Its many annoyances and issues will thus remain fixed in stone. If Apple remains true to form, now it has released Big Sur 11.5.2 that version will not receive any further fixes or improvements other than Security Updates. Instead, Monterey aims to consolidate on all those years of turbulence, allowing Apple’s engineers to fix more of the bugs which remain. This is quite unlike High Sierra or Mojave with their rapidly evolving APFS, Catalina with its loss of 32-bit and split system volumes, or Big Sur with its Sealed System Volume.
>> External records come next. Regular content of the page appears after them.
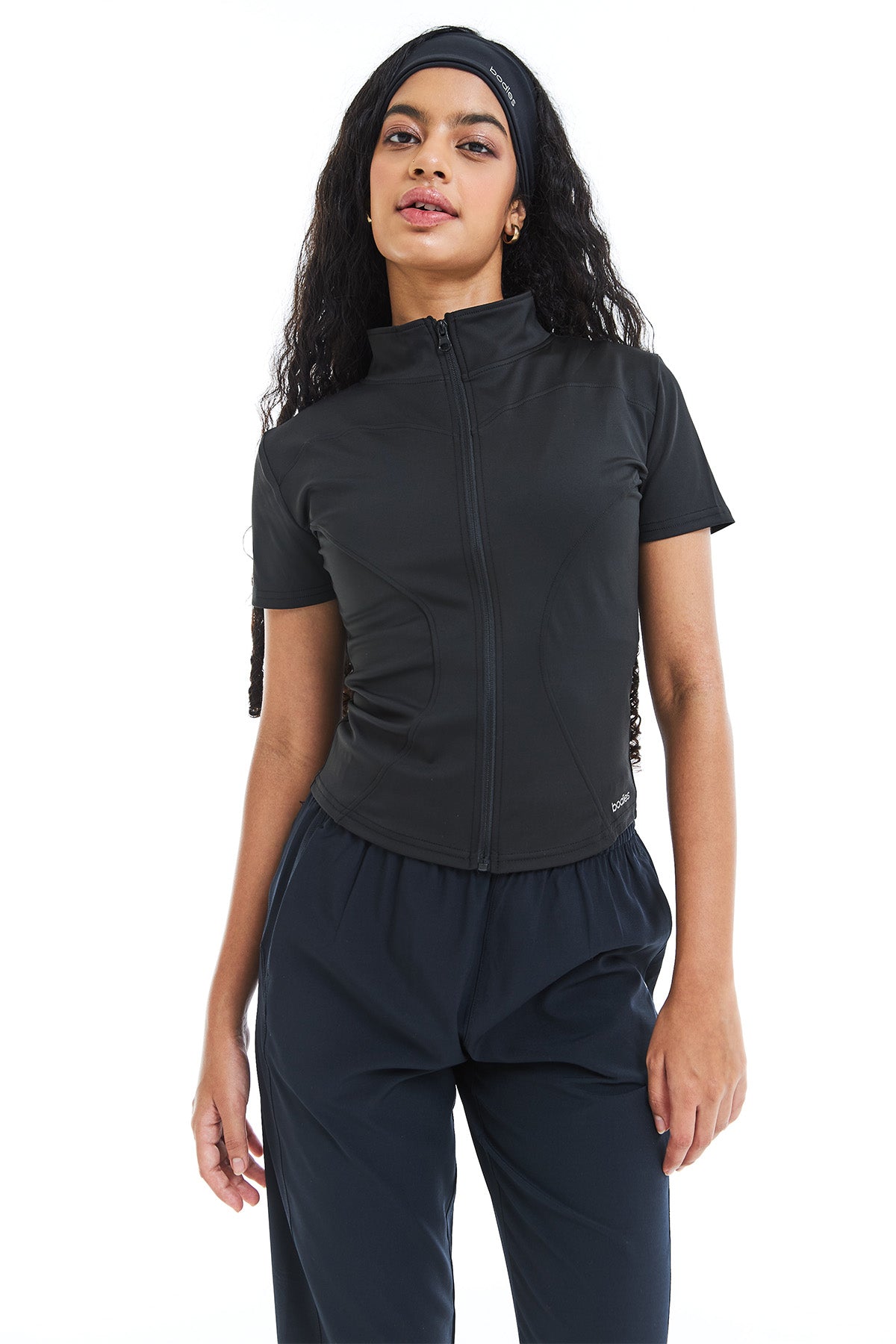 Align Top in Black (Restock)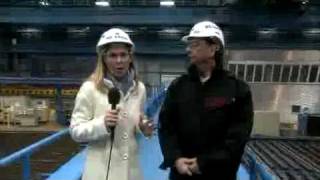 Disney Cruise Line - tours Meyer Werft, Papenburg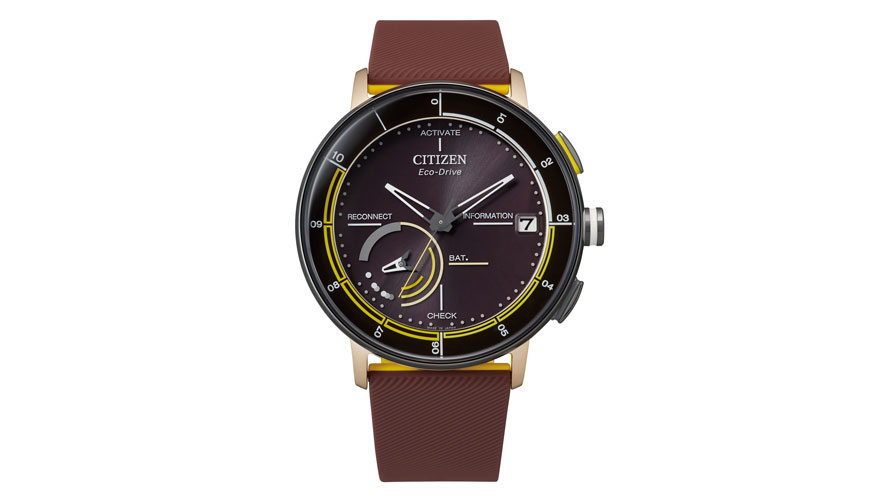 CITIZEN Eco-Drive Riiiver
Monterey is the first major release of macOS for some years which doesn’t bring deep structural changes. I don’t think that’s the prospect in store for those using Big Sur over the coming year. Usually, running the last release of the last major version of macOS provides a relatively stable platform, disturbed only by the series of Security Updates, and spares you from wrestling with all the new bugs which come bundled with the new major version. It’s a matter of balancing the costs and benefits. If you do, I think you’re making a serious mistake: anyone ready to go beyond Mojave should now be preparing for Monterey, not Catalina or Big Sur.

As Apple prepares to release macOS 12 Monterey, if you’re still running Catalina, you might be tempted to remain one major release behind, and take this as the time to upgrade to Big Sur. A lot of Mac users like to live well away from the leading edge, and with good reason.